Nifty Walls Remain Just Around The Corner

What would you think of a building material that could go into nearly every new building and many remodels invisibly, indistinguishably replacing a material that currently goes into nearly all of them, and reduce heating and cooling demand for possible energy savings of 30% in most temperate climates?

And how frustrating would it be if this product had been in use in Europe for twelve years, and in place in demo houses in the US for a year, and still wasn’t on the market?

I’m talking about phase-change sheetrock. The second-largest U.S. gypsum wallboard manufacturer, National Gypsum, makes it under the name ThermalCORE and started showing it off at expositions in 2009. They gave it a nice Web page, which says, “Although not commercially available, ThermalCORE is being field tested….”

Via Phase Change Energy Solutions

Chart prepared for BioPCMat, but principle is the same for sheetrock. (image via Phase Change Energy Solutions)

This is ordinary-looking half-inch gypsum sheetrock, sheathed in fiberglass rather than paper, with tiny beads of acrylic-coated paraffin mixed in with the gypsum crystals. Different melting points may be ideal for different climates and applications, but current ThermalCORE uses a 73 F. melting point. (Of the paraffin, not the panel as a whole.) As temperature rises past 73 degrees, the wax melts, and that change of phase (i.e., from solid to liquid) consumes heat, turning into “latent heat.” That means that the sheetrock gets cooler, and cools the air next to it, but will inevitably do the opposite—will warm up and give off exactly the same amount of heat it consumed—when things cool off again and the wax turns solid.

In this way your half-inch of sheetrock performs basically the same “thermal mass” temperature-moderating service as a five-inch brick wall. Without a single moving part, it cools your house as it’s getting hot, and warms it as it’s getting cold.

Note that it only works when your indoor air crosses that 73 degree mark. If it’s a heat wave in Atlanta, and the nights are so hot that nothing’s going to get your indoor air down to 72, ThermalCORE stopped helping after you passed 75 on the way up. Or if you want to save energy in your passive house in Portland by keeping your thermostat at 65 degrees, your ThermalCORE will help you with summer cooling but not so much with winter heating except on those rare sunny days. You’re stuck with the melting point of the stuff when the builder installed it. So we’d like this product not only to arrive commercially, but to be made in several different grades.

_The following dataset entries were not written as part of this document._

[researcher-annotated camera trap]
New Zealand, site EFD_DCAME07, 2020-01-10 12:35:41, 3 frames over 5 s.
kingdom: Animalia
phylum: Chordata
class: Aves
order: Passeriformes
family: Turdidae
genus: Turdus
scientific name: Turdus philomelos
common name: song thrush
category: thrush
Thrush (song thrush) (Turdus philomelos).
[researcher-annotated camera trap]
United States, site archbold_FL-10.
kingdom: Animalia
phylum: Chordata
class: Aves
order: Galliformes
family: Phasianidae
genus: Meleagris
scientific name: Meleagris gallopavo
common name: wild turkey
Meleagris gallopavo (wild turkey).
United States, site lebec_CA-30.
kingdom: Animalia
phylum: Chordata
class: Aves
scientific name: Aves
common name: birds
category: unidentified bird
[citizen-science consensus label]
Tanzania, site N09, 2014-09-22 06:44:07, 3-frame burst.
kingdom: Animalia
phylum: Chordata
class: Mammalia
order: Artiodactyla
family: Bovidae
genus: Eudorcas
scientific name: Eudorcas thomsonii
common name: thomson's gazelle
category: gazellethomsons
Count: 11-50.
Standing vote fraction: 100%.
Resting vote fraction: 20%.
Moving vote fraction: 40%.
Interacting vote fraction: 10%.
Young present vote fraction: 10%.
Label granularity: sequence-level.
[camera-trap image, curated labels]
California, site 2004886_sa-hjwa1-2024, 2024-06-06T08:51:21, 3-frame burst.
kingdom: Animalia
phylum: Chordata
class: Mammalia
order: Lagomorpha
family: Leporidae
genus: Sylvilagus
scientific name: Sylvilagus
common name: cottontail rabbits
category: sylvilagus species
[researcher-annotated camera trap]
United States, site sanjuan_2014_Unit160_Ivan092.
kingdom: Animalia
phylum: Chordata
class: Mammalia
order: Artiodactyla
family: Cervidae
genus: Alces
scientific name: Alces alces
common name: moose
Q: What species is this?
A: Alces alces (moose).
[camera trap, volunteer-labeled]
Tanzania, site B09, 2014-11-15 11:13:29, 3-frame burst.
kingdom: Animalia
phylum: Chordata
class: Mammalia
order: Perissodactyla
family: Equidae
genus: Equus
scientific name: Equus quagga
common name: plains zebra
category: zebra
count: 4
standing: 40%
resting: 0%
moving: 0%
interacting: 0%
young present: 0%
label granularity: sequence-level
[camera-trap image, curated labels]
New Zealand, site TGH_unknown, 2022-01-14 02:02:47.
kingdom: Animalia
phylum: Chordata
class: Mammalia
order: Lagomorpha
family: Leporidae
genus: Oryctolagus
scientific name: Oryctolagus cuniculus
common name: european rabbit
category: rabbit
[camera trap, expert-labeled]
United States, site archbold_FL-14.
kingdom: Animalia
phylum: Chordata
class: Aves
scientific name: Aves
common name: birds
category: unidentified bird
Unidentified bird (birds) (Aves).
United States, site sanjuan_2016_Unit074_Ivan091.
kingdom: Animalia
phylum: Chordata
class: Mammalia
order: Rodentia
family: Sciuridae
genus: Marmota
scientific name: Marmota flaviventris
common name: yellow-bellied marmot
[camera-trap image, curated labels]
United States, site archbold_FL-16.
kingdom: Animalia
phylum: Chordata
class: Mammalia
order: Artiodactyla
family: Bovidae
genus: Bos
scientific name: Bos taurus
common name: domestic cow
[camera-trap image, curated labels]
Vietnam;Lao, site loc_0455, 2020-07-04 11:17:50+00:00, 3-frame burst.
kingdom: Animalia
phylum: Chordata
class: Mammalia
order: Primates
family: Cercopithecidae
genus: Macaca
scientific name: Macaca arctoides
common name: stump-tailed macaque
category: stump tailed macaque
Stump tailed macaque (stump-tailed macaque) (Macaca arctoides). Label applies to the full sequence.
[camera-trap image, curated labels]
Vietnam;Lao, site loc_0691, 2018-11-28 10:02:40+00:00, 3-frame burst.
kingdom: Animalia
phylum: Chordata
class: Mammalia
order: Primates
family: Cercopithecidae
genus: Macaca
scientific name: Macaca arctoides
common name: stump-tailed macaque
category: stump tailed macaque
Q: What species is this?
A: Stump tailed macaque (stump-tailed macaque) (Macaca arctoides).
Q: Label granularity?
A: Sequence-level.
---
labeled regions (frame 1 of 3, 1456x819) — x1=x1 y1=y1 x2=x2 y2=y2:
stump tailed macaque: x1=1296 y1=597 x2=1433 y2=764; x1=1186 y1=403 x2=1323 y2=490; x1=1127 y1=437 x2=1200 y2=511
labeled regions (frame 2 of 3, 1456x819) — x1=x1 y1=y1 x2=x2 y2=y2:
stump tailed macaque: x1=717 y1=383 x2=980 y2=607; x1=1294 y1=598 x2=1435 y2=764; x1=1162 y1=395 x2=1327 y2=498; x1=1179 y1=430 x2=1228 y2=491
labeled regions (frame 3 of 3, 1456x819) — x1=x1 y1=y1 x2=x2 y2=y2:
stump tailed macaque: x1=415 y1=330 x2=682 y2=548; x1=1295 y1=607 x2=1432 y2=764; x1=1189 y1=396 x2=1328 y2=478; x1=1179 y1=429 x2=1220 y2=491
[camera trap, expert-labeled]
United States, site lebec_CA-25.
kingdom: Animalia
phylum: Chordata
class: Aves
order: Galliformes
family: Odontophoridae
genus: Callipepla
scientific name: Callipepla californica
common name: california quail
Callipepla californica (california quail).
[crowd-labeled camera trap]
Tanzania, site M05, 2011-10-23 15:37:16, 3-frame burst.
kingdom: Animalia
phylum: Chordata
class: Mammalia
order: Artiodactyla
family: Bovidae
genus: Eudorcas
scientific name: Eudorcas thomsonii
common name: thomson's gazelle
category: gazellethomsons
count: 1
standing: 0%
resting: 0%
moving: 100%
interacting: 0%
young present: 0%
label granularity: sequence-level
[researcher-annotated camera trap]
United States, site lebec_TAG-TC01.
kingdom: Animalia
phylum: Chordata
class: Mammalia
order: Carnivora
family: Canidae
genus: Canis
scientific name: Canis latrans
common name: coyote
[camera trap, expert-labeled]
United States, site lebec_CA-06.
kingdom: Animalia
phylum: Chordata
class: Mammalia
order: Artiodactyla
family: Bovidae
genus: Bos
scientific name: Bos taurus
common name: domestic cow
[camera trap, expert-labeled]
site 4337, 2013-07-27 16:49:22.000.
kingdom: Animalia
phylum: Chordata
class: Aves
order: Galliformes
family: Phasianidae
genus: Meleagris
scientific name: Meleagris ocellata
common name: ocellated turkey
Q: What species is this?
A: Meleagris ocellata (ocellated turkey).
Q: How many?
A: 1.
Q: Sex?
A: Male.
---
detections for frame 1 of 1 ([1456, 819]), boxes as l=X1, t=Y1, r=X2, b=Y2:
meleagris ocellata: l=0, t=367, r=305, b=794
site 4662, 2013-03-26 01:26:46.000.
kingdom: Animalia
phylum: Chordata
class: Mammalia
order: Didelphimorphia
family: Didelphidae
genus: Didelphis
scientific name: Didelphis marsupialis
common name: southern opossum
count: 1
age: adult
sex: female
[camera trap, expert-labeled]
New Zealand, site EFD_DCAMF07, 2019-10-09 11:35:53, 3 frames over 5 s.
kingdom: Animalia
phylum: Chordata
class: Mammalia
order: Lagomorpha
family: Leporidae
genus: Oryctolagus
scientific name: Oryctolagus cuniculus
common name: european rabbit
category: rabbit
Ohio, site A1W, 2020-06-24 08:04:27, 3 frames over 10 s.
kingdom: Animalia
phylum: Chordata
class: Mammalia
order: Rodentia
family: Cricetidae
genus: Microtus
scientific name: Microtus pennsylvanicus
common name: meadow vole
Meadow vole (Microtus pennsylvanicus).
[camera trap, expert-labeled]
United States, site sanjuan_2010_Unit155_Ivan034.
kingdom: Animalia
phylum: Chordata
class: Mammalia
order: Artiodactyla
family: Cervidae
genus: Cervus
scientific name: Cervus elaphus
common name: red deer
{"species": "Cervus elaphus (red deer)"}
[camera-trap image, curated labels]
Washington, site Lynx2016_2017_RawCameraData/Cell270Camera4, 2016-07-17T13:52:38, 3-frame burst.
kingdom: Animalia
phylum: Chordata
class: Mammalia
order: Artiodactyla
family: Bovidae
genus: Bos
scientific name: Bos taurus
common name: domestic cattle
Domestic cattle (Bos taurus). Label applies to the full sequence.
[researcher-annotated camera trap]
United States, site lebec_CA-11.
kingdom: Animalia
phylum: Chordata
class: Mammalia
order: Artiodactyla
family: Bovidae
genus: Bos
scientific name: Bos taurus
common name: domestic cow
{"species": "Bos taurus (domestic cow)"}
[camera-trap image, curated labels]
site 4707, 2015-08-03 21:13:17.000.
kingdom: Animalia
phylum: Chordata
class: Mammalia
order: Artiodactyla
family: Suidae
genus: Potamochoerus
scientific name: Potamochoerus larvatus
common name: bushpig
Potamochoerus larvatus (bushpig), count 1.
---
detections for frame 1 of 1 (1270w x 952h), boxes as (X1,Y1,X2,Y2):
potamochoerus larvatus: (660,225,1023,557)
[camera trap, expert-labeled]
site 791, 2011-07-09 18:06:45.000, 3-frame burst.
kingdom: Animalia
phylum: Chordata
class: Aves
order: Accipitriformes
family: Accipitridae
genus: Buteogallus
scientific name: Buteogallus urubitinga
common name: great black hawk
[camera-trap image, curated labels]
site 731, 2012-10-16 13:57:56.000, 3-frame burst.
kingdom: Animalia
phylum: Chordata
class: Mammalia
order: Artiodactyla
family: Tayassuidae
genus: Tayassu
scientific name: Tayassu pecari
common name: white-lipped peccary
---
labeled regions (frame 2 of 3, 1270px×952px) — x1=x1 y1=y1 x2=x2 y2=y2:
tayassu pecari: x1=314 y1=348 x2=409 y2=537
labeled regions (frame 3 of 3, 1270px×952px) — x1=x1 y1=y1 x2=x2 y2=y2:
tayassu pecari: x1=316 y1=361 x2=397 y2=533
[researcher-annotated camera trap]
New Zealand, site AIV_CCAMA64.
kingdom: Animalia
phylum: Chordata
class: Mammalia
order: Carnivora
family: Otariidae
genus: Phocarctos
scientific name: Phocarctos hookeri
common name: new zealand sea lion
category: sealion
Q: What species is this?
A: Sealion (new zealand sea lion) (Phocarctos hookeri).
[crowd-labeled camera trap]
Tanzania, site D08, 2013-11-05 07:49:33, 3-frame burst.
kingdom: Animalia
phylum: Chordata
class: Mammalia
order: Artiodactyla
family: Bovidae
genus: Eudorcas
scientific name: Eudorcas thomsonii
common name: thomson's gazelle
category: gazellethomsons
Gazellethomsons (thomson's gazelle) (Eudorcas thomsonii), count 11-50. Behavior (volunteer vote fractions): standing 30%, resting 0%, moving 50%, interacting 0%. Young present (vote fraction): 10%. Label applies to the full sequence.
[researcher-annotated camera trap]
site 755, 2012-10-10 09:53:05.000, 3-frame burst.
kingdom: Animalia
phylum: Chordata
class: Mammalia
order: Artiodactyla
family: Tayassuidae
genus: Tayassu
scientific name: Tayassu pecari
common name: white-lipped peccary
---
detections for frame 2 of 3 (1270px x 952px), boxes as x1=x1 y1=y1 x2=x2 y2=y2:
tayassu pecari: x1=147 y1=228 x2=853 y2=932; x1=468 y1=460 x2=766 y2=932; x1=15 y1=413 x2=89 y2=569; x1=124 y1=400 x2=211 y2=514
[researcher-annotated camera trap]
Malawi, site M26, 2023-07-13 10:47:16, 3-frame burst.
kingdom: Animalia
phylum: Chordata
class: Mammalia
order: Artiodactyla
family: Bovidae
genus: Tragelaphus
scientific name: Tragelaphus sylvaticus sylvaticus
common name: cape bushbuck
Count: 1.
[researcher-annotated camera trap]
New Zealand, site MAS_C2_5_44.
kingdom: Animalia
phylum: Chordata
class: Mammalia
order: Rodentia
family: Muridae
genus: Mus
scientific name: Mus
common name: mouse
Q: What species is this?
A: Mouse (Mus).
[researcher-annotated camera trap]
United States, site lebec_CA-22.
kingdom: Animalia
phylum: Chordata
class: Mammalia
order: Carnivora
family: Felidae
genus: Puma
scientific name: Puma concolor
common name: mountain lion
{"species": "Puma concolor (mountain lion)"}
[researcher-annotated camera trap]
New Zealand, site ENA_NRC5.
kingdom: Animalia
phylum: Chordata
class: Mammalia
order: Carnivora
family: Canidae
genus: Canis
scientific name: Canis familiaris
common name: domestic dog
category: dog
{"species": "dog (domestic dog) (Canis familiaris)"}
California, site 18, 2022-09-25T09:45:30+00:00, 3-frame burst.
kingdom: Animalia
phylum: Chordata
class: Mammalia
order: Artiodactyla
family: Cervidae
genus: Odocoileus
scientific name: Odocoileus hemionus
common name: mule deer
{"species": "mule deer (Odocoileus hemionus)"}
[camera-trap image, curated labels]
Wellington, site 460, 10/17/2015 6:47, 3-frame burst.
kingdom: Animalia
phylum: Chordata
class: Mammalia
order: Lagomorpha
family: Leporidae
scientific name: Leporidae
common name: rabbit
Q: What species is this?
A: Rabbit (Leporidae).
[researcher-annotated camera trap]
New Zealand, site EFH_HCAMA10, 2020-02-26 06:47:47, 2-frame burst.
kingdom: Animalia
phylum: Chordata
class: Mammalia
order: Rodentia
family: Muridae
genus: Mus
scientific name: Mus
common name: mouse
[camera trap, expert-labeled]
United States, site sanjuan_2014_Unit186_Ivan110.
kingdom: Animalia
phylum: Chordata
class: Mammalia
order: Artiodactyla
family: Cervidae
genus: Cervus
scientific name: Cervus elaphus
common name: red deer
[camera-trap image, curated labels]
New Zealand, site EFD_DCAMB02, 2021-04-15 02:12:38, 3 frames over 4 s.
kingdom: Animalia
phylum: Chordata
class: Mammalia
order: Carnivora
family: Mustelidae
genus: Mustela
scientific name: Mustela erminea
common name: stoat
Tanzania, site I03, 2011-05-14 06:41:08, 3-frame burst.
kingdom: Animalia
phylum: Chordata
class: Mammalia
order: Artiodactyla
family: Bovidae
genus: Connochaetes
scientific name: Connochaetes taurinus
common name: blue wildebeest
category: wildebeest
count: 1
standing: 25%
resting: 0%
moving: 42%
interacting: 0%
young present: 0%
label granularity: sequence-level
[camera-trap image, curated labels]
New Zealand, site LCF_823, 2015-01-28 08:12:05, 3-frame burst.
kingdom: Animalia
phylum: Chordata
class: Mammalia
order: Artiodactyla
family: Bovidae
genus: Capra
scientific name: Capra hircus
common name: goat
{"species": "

BASF has an animated graph showing potential energy savings in six different European cities, and in London (the one most similar to Portland) there were greater savings in cooling than heating needs. BASF manufactures the wax capsules (brand name Micronal) used in ThermalCORE, and several manufactures make products with it there, including a “smart” clay-based sheetrock.

If I were to hazard a guess at what’s holding things up, it would be the flammability of the paraffin, or the cost/benefit ratio. Paraffins are not terribly expensive, so I would hope effective prices are possible once sufficient production volume is reached. That can be a serious catch. When introduced, it may actually be more expensive that its counterpart in bricks. Inordinate fear of building fires has caused Americans to poison themselves with flame retardants as well as to forgo some promising building materials.

Meanwhile, we do have phase-change materials (PCM) available to put into our walls. BioPCMat consists of 16-inch-wide rolls of what looks like bubble-wrap with palm/soy oil blends in the bubbles. These are tacked up between studs, in the same way as insulation batts. BioPCMat incorporates a fire suppressant layer, and comes in three grades for different buildings and climates. The concept may not be as tidy as substituting for sheetrock, but it may prove to be a better application of PCM.

Daniel Mathews writes about plants, animals, geology, and culture—most often writing in book form. (Bible form, if you listen to his fans. And now also in iPhone app form.) But he got his start in green homebuilding. Fresh out of Reed College, he went into the Oregon woods and built himself a tiny house out of timbers he cut and a cedar shakes he bucked and split all within 100 feet of the site. Fortunately he keeps up with the times, and focuses today on high-tech paths to a small carbon footprint. He lives in Portland with his wife, son, daughter, cat, dog, vegetable garden, and lots of music.